**VORLIEGENDER TEXT**
※

Sätze dieser Art fallen in Debatten zum Thema Integration immer wieder – nicht nur in konservativen oder migrationskritischen Kreisen. Auch Menschen, die eine sachliche Diskussion über Probleme bei der Migration führen möchten, haben oft das Gefühl, dass gewisse Themen ein Tabu sind.

Im konkreten Fall stammt der Satz von einer Frau mit schwarzer Hautfarbe, die in Österreich lebt und wohl kaum im Verdacht steht, gegen Zuwanderung oder gar rassistisch zu sein. Sie erzählt, sie sei am Arbeitsplatz von muslimischen Männern diskriminiert worden und habe deshalb letztlich gekündigt. Ein Thema, das ihrem Empfinden nach aus Vorsicht in Österreich ausgeklammert werde, weswegen sie – wenn auch anonym – damit an die Öffentlichkeit gehen wollte.

※

**DATENABSCHNITT**
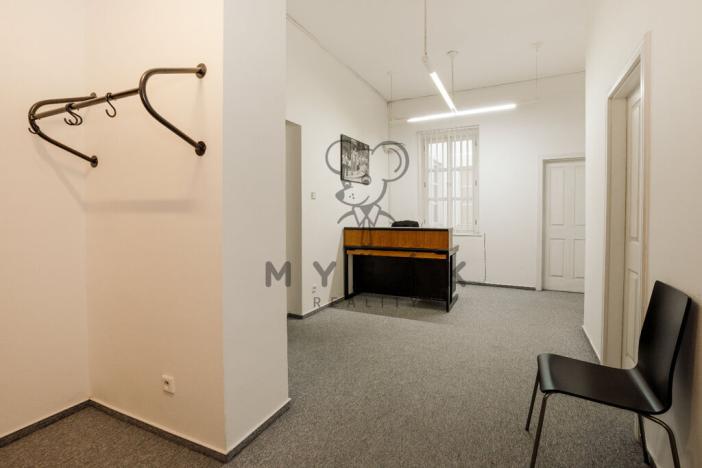 Pronájem kanceláře, České Budějovice - České Budějovice 1, Krajinská, 73 m2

※

**ZU LÖSENDE AUFGABEN**
1. Bitte liste alles auf, was die Frau laut dem vorliegenden Text erzählt oder empfindet.
2. In welchem Land lebt die Frau, von der der Satz im vorliegenden Text stammt?

**DEINE ANTWORTEN**
1.
- Sie sei am Arbeitsplatz von muslimischen Männern diskriminiert worden.
- Sie habe deshalb letztlich gekündigt.
- Das Thema werde ihrem Empfinden nach in Österreich aus Vorsicht ausgeklammert.

2. In Österreich.